> **Records shown**:
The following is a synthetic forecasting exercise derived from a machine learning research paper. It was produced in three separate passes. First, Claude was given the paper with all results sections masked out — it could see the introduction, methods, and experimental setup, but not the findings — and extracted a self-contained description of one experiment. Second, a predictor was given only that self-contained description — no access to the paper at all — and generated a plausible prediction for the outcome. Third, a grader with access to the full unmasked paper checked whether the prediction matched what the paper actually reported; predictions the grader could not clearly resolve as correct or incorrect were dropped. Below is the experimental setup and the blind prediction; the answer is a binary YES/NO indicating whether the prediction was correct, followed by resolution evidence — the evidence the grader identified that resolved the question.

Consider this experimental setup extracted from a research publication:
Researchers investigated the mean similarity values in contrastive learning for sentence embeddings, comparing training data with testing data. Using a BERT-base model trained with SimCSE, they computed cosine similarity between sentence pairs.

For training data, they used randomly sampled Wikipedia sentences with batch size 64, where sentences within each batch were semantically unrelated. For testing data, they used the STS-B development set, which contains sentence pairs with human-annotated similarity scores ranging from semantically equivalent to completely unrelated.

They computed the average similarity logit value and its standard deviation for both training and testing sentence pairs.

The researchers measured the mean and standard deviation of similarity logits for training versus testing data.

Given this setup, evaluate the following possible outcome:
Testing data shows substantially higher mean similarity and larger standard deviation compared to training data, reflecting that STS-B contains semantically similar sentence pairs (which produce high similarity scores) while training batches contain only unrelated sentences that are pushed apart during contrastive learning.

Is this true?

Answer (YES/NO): YES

> **What you should do**:
Everything from the first line above through the line that contains "Consider this experimental" should be duplicated exactly, please, and nothing beyond it.

> **Reply to the task**:
The following is a synthetic forecasting exercise derived from a machine learning research paper. It was produced in three separate passes. First, Claude was given the paper with all results sections masked out — it could see the introduction, methods, and experimental setup, but not the findings — and extracted a self-contained description of one experiment. Second, a predictor was given only that self-contained description — no access to the paper at all — and generated a plausible prediction for the outcome. Third, a grader with access to the full unmasked paper checked whether the prediction matched what the paper actually reported; predictions the grader could not clearly resolve as correct or incorrect were dropped. Below is the experimental setup and the blind prediction; the answer is a binary YES/NO indicating whether the prediction was correct, followed by resolution evidence — the evidence the grader identified that resolved the question.

Consider this experimental setup extracted from a research publication:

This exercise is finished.